# 02207 : Advanced Digital Design Techniques

Low-pass Filter (2 x 1-D)

Examination Project

Group  $dt\theta$ 7

Markku Eerola (s053739)

Rajesh Bachani (s061332)

Josep Renard (s071158)

# Contents

| 1 | About the Report                                                                                                  | 2                  |
|---|-------------------------------------------------------------------------------------------------------------------|--------------------|
| 2 | Design Architecture                                                                                               | 2                  |
| 3 | Sequencing of Operations3.1 Memory Initialization3.2 Memory Read and Write by Processor3.3 Memory Access Sequence | <b>5</b> 5 6       |
| 4 | Finite State Machines 4.1 Input Controller                                                                        | <b>7</b><br>7<br>9 |
| 5 | Synthesis                                                                                                         | 10                 |
| 6 | Results                                                                                                           | 11                 |
| 7 | Limitations and Extensions                                                                                        | 11                 |

### 1 About the Report

In this project, we have designed and implemented the architecture for an image filtering processor which uses a 3x3 filter to perform a convolution on the image of size 256x256 pixels.

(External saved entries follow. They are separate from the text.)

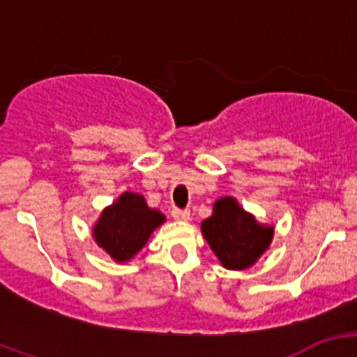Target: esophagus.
Returning a JSON list of instances; mask_svg holds the SVG:
<instances>
[{
    "label": "esophagus",
    "mask_w": 357,
    "mask_h": 357,
    "mask_svg": "<svg viewBox=\"0 0 357 357\" xmlns=\"http://www.w3.org/2000/svg\"><path fill=\"white\" fill-rule=\"evenodd\" d=\"M172 218L176 219V221H190V211H181V208H172L171 212Z\"/></svg>",
    "instance_id": "esophagus-1"
}]
</instances>
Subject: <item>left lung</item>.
<instances>
[{"label": "left lung", "instance_id": "obj_1", "mask_svg": "<svg viewBox=\"0 0 357 357\" xmlns=\"http://www.w3.org/2000/svg\"><path fill=\"white\" fill-rule=\"evenodd\" d=\"M200 229L222 268L233 271L254 266L275 236V226L259 222L235 197L215 200L212 215L200 222Z\"/></svg>", "mask_w": 357, "mask_h": 357}]
</instances>
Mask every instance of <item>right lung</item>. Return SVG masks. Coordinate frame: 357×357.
I'll use <instances>...</instances> for the list:
<instances>
[{
	"mask_svg": "<svg viewBox=\"0 0 357 357\" xmlns=\"http://www.w3.org/2000/svg\"><path fill=\"white\" fill-rule=\"evenodd\" d=\"M164 222L165 215L158 208L149 207L145 197L124 192L103 208L93 226V238L115 262L122 264L131 261Z\"/></svg>",
	"mask_w": 357,
	"mask_h": 357,
	"instance_id": "obj_1",
	"label": "right lung"
}]
</instances>
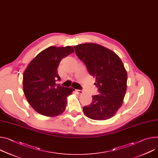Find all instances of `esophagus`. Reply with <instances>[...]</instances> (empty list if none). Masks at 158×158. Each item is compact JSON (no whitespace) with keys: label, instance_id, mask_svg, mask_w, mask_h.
Returning a JSON list of instances; mask_svg holds the SVG:
<instances>
[{"label":"esophagus","instance_id":"obj_1","mask_svg":"<svg viewBox=\"0 0 158 158\" xmlns=\"http://www.w3.org/2000/svg\"><path fill=\"white\" fill-rule=\"evenodd\" d=\"M76 93H77V94H82V93H83V91L79 90V89H77V90H76Z\"/></svg>","mask_w":158,"mask_h":158}]
</instances>
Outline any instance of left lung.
I'll return each instance as SVG.
<instances>
[{"label": "left lung", "instance_id": "obj_1", "mask_svg": "<svg viewBox=\"0 0 158 158\" xmlns=\"http://www.w3.org/2000/svg\"><path fill=\"white\" fill-rule=\"evenodd\" d=\"M76 55L86 65L100 94L83 107L88 118L105 120L113 117L122 106L127 91V73L120 57L111 50L94 43L74 46Z\"/></svg>", "mask_w": 158, "mask_h": 158}]
</instances>
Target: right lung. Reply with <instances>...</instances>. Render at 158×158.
<instances>
[{
    "label": "right lung",
    "mask_w": 158,
    "mask_h": 158,
    "mask_svg": "<svg viewBox=\"0 0 158 158\" xmlns=\"http://www.w3.org/2000/svg\"><path fill=\"white\" fill-rule=\"evenodd\" d=\"M74 52L70 46L50 47L39 53L24 71V94L38 113L55 117L65 111L67 97L75 89L56 85L60 80L57 69L61 60Z\"/></svg>",
    "instance_id": "1"
}]
</instances>
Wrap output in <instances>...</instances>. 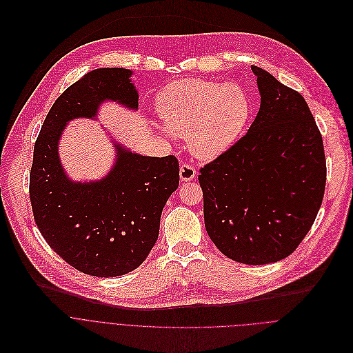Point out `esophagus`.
<instances>
[{"label":"esophagus","mask_w":353,"mask_h":353,"mask_svg":"<svg viewBox=\"0 0 353 353\" xmlns=\"http://www.w3.org/2000/svg\"><path fill=\"white\" fill-rule=\"evenodd\" d=\"M196 175V170H194V165H192L190 163H182L181 164V168H179V176H181V181L186 182V181H192Z\"/></svg>","instance_id":"1"}]
</instances>
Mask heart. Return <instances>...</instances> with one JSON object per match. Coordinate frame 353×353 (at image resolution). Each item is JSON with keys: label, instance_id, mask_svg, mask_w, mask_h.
<instances>
[{"label": "heart", "instance_id": "1", "mask_svg": "<svg viewBox=\"0 0 353 353\" xmlns=\"http://www.w3.org/2000/svg\"><path fill=\"white\" fill-rule=\"evenodd\" d=\"M156 110L165 133L188 137L192 153L210 160L236 142L250 117V99L234 82L186 78L160 90Z\"/></svg>", "mask_w": 353, "mask_h": 353}]
</instances>
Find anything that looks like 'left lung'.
<instances>
[{"mask_svg": "<svg viewBox=\"0 0 353 353\" xmlns=\"http://www.w3.org/2000/svg\"><path fill=\"white\" fill-rule=\"evenodd\" d=\"M260 110L246 134L200 168L204 225L227 257H288L320 210L327 165L321 133L301 93L252 65Z\"/></svg>", "mask_w": 353, "mask_h": 353, "instance_id": "8db88e82", "label": "left lung"}]
</instances>
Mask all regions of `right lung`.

Following is the work done by the authors.

#### **Authors by Section**

- Rajesh Bachani
- Josep Renard
- Markku Eerola

The rest of the report is organized as follows. In section 2, we explain the internal architecture of the processor. Then in section 3, we give the sequencing of the operations involved in the computation. This section explains the operations performed for memory initialization and the order in which the input memory is read and the output memory is read and written. Also, we here explain the order in which the memory is accessed, which are different for the horizontal and vertical movements of the filter mask. Section 4 explains the design of the controllers at the input and the output. In section 5, we provide the results from the synthesis of the design in Design Vision. The section 6 contains the images obtained after convolution, and also a summary of the results from the synthesis. Finally, we end the report with section 7 with a short explanation on what we think are the limitations of the work done here, and how it could be extended.

# 2 Design Architecture

The overall design of the filter unit can be seen in figure 1. More detailed architecture can be seen in figure 2.

The input and the output signals of the processor are explained below, with their bit-width's.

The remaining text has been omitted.